A second decision on the same day reaffirms this analysis with regard to a suspension of meal vouchers following the closure of the company restaurant (No. 24-10566).

Is the Employee's Consent Required for a Change in Position?

 It is established that an employee's job classification is an element of the employment contract that cannot be changed without their consent. An employee's job classification is assessed in light of the duties they actually perform.

The Court of Cassation has reiterated these principles in a decision handed down on 17 September 2025 (No. 24-16336).

In this case, an employee who was an "office manager" had been assigned the duties of an "accounting and management assistant." Her office manager duties had been entrusted to a newly hired colleague.

The Court of Appeal awarded the employee €600 in compensation for the damage suffered as a result of the change in her job title.

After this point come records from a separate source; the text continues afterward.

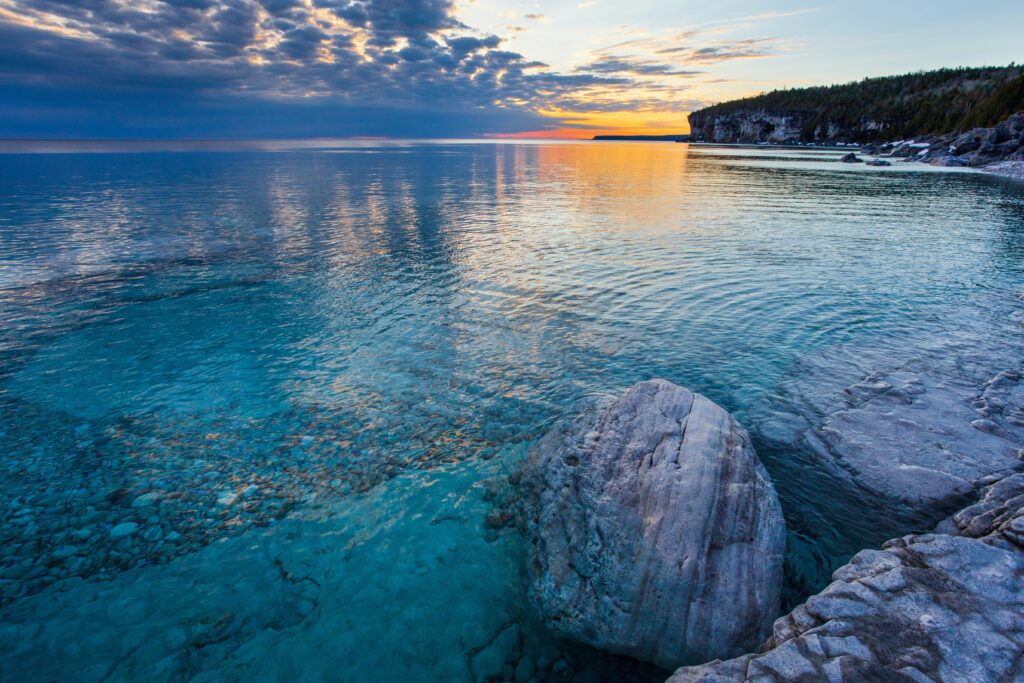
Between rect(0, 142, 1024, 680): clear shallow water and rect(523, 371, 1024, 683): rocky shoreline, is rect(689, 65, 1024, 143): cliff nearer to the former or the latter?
rect(0, 142, 1024, 680): clear shallow water

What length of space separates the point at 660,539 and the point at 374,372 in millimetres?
9621

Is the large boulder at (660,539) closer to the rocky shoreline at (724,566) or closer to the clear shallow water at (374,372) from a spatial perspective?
Answer: the rocky shoreline at (724,566)

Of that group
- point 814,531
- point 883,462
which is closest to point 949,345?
point 883,462

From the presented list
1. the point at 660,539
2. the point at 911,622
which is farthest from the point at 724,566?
the point at 911,622

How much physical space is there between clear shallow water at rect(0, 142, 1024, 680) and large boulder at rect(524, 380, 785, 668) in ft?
3.67

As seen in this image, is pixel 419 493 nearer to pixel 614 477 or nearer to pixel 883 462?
pixel 614 477

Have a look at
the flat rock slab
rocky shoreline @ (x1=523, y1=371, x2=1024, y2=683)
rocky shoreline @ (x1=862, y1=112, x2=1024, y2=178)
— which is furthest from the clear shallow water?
rocky shoreline @ (x1=862, y1=112, x2=1024, y2=178)

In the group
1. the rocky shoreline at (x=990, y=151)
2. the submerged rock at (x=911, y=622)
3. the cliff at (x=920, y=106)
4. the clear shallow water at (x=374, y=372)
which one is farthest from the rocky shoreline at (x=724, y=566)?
the cliff at (x=920, y=106)

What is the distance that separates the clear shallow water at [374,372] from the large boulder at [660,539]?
3.67ft

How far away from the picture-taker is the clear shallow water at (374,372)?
7.86 metres

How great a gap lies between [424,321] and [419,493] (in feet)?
29.1

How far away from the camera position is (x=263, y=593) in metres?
7.50

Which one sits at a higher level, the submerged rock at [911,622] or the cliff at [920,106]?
the cliff at [920,106]

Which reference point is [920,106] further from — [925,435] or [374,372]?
[374,372]
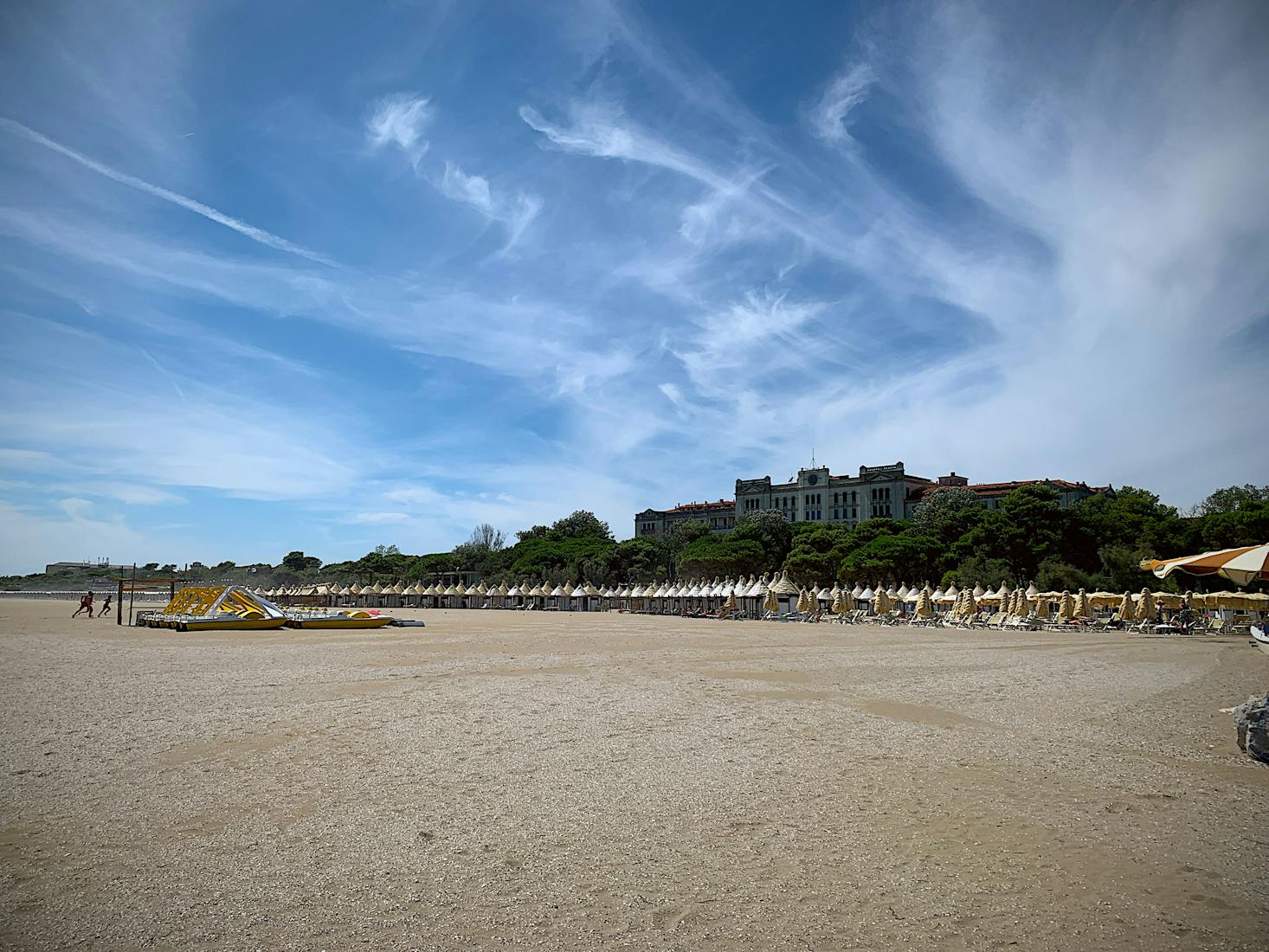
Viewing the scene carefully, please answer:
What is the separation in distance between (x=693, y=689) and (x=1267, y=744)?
266 inches

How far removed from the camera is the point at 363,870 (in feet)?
15.1

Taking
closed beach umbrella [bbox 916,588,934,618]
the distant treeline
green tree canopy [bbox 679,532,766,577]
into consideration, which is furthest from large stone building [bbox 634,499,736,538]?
closed beach umbrella [bbox 916,588,934,618]

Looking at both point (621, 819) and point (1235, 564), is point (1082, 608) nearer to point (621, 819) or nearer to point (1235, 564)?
point (1235, 564)

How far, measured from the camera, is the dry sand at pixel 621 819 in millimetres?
3977

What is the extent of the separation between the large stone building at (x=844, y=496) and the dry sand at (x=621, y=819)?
81725mm

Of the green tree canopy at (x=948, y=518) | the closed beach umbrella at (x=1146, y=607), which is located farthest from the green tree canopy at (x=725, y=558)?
the closed beach umbrella at (x=1146, y=607)

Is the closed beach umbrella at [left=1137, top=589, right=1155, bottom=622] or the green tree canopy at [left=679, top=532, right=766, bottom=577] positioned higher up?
the green tree canopy at [left=679, top=532, right=766, bottom=577]

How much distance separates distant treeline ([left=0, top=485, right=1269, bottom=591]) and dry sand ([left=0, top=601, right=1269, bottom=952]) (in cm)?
3827

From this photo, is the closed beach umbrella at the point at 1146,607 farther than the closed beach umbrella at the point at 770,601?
No

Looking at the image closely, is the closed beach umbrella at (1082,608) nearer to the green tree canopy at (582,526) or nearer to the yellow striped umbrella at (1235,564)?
the yellow striped umbrella at (1235,564)

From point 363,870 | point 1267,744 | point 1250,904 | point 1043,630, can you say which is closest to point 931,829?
point 1250,904

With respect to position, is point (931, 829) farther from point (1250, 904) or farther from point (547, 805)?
point (547, 805)

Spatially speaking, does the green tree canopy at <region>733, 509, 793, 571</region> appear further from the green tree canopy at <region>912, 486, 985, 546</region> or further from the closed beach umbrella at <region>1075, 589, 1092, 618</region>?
the closed beach umbrella at <region>1075, 589, 1092, 618</region>

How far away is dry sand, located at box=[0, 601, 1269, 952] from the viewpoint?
3977mm
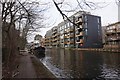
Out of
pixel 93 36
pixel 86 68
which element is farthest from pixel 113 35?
pixel 86 68

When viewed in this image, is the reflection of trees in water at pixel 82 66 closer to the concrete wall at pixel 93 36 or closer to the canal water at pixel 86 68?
the canal water at pixel 86 68

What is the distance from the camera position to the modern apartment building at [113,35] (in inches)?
2923

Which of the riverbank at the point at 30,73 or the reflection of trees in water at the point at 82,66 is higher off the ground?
the riverbank at the point at 30,73

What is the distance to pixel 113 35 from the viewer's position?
7794 cm

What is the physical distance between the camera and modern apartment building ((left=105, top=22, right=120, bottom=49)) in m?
74.2

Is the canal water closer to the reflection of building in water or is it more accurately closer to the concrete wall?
the reflection of building in water

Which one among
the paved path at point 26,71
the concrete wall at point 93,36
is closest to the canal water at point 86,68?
the paved path at point 26,71

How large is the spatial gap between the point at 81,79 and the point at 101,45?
75.5 m

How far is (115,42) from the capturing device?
75375 mm

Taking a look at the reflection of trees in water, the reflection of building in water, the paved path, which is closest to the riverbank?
the paved path

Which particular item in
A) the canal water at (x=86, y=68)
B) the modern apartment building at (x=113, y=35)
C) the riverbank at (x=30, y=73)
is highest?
the modern apartment building at (x=113, y=35)

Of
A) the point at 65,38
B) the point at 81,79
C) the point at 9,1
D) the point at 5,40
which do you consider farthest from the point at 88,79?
the point at 65,38

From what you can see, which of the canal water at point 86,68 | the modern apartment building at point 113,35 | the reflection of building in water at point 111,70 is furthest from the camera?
the modern apartment building at point 113,35

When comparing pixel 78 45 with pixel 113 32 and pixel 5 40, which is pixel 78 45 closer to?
pixel 113 32
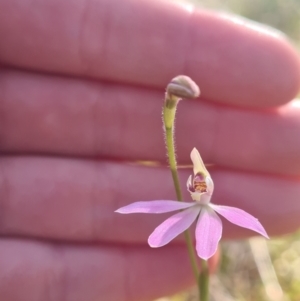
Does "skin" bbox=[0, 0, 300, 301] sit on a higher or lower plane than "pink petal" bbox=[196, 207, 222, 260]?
higher

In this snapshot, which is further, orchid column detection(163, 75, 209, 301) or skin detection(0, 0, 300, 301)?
skin detection(0, 0, 300, 301)

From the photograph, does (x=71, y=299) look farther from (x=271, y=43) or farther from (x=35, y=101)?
(x=271, y=43)

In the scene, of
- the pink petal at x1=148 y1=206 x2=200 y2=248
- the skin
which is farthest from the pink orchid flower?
the skin

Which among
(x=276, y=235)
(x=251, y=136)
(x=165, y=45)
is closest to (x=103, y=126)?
(x=165, y=45)

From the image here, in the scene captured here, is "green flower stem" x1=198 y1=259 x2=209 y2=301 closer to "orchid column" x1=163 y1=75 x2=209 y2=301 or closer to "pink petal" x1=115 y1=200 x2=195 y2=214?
"orchid column" x1=163 y1=75 x2=209 y2=301

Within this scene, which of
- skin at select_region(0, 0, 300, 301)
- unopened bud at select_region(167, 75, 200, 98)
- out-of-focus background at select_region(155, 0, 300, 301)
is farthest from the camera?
out-of-focus background at select_region(155, 0, 300, 301)

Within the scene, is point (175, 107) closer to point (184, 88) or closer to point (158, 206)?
point (184, 88)

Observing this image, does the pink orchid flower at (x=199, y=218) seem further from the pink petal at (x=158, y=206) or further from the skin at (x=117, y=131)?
the skin at (x=117, y=131)
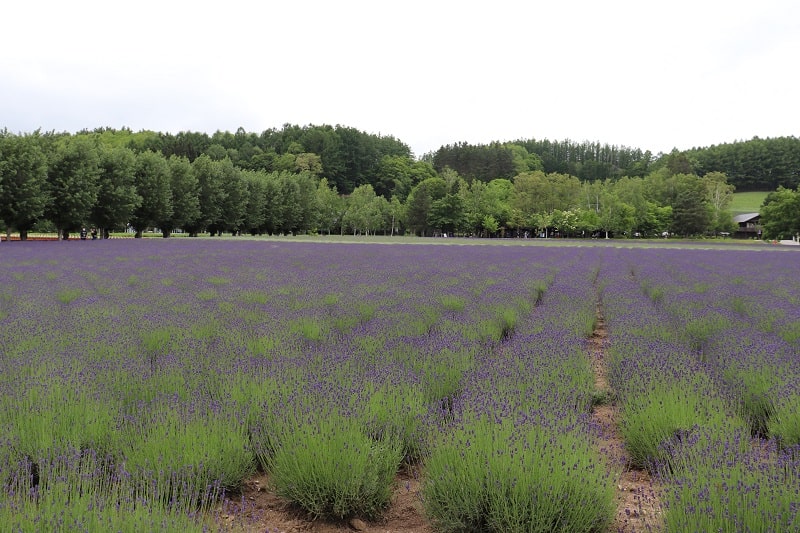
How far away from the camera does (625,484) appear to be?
12.8 ft

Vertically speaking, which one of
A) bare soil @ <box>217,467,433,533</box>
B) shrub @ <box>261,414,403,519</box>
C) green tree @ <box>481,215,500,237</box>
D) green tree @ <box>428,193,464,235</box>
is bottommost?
bare soil @ <box>217,467,433,533</box>

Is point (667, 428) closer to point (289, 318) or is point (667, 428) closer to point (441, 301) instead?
point (289, 318)

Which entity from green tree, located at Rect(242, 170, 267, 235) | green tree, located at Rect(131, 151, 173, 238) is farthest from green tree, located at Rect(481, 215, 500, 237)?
green tree, located at Rect(131, 151, 173, 238)

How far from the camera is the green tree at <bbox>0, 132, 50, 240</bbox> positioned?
36.0 meters

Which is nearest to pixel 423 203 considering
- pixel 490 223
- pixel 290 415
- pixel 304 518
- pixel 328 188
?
pixel 490 223

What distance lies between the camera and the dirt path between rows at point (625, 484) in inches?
117

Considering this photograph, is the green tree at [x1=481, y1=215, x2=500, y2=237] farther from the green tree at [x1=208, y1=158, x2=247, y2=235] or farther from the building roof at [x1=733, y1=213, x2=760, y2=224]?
the building roof at [x1=733, y1=213, x2=760, y2=224]

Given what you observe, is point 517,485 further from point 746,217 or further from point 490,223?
point 746,217

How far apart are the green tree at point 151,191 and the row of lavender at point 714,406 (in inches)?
1945

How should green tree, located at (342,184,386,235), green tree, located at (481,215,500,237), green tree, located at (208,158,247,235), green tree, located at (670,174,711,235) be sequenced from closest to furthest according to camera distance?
green tree, located at (208,158,247,235) < green tree, located at (670,174,711,235) < green tree, located at (481,215,500,237) < green tree, located at (342,184,386,235)

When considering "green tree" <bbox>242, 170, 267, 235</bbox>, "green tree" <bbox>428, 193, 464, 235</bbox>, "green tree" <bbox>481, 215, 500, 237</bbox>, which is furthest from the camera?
"green tree" <bbox>428, 193, 464, 235</bbox>

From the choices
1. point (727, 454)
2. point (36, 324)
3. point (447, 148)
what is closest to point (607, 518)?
point (727, 454)

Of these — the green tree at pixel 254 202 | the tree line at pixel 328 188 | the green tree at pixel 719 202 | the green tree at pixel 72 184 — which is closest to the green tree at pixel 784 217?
the tree line at pixel 328 188

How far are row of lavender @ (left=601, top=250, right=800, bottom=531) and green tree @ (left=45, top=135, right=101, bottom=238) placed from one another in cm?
4152
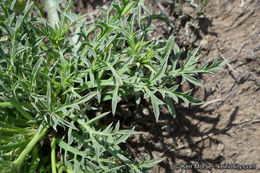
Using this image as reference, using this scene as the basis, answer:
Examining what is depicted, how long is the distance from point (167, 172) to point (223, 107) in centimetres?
80

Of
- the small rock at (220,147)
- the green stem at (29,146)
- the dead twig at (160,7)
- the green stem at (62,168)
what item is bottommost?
the small rock at (220,147)

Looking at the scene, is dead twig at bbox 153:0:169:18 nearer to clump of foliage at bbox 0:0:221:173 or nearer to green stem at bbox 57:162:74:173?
clump of foliage at bbox 0:0:221:173

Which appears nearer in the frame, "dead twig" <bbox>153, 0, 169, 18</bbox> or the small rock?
the small rock

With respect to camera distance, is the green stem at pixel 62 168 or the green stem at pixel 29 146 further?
the green stem at pixel 62 168

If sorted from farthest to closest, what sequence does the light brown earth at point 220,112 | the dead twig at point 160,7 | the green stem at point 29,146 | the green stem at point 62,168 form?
the dead twig at point 160,7
the light brown earth at point 220,112
the green stem at point 62,168
the green stem at point 29,146

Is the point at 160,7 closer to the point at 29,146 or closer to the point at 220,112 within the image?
the point at 220,112

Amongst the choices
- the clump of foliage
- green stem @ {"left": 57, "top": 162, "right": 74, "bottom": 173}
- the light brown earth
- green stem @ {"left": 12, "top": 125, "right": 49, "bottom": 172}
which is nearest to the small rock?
the light brown earth

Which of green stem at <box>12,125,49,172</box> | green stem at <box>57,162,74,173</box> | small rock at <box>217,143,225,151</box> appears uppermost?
green stem at <box>12,125,49,172</box>

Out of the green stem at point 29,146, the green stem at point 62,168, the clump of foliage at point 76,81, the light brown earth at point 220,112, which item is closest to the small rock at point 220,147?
the light brown earth at point 220,112

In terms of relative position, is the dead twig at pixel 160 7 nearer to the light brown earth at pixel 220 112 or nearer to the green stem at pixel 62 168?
the light brown earth at pixel 220 112

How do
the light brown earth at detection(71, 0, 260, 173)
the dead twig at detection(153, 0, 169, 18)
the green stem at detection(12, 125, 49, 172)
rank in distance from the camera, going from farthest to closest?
the dead twig at detection(153, 0, 169, 18), the light brown earth at detection(71, 0, 260, 173), the green stem at detection(12, 125, 49, 172)

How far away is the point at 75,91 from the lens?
1866 millimetres

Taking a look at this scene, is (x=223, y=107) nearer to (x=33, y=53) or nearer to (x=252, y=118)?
(x=252, y=118)

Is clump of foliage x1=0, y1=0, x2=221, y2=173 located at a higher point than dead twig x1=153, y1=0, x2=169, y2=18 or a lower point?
lower
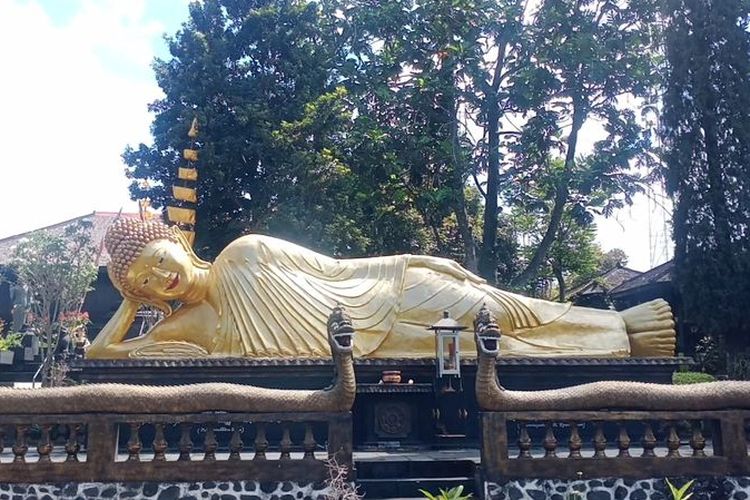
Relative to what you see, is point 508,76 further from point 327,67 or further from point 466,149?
point 327,67

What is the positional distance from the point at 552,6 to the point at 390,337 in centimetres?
1078

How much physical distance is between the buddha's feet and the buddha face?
632cm

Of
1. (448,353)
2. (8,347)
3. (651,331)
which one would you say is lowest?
(448,353)

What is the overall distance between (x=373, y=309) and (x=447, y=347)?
146 centimetres

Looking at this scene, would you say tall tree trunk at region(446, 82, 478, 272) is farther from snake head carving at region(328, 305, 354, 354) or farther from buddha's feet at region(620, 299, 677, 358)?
snake head carving at region(328, 305, 354, 354)

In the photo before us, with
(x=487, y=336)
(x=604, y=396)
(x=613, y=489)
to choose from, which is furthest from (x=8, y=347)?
(x=613, y=489)

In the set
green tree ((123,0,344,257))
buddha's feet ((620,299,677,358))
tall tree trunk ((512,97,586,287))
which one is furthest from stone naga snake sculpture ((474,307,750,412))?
green tree ((123,0,344,257))

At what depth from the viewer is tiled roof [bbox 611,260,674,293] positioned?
913 inches

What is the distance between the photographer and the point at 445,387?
9492mm

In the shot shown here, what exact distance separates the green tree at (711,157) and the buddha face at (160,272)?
11413mm

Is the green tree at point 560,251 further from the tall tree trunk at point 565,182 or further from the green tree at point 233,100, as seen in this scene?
the green tree at point 233,100

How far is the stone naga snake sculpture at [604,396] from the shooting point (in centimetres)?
719

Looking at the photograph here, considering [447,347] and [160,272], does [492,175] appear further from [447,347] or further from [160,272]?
[160,272]

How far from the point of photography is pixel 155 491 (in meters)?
6.90
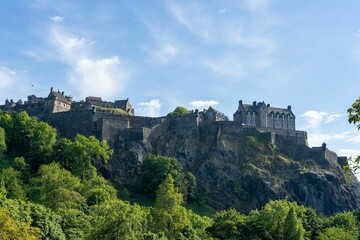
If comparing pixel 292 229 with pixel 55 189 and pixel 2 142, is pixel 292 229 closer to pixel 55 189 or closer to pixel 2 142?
pixel 55 189

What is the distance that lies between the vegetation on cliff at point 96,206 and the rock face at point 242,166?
2525 mm

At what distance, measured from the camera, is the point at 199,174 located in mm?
101875

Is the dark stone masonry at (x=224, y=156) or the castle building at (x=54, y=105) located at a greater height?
the castle building at (x=54, y=105)

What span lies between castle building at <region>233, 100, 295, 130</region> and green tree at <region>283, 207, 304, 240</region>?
64.0 m

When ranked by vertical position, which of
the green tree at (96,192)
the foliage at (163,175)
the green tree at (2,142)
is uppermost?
the green tree at (2,142)

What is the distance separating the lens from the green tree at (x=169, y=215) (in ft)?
199

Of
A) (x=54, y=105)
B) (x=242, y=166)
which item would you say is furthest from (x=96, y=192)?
(x=54, y=105)

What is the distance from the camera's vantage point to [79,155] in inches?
3669

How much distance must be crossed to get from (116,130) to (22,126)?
20348 mm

However, the Court of Cassation does not agree with this analysis. The Court of Appeal should have verified whether the new duties performed by the employee corresponded to the same level of qualification, responsibility, and hierarchical position as her previous duties.

This solution is logical. In most cases, a change in job title entails a real change in classification, which must be subject to the employee's agreement.

Gender Equality and Agreement or Action Plan: Three Important Clarifications

A decision by the French Council of State on 1 October 2025 (CE, 1 Oct. 2025, No. 495549) addresses three important aspects of the obligation to set up an agreement or action plan covering gender equality in the workplace.

First, it confirms the position taken in a DGT instruction dated 4 April 2017: companies with at least 50 employees that do not have a union branch are required to be covered by an agreement or action plan on workplace gender equality.

Secondly, the decision specifies that it is up to the administration, under the oversight of the administrative judge, to ensure, without assessing the appropriateness of the choices made by the company, that the agreement or action plan includes all the required measures.

Lastly, the decision addresses the basis for calculating the financial penalty in the specific case of a failure to communicate, within the time limit set by the administration, the amount of remuneration and earnings to be used as the basis for calculating the penalty.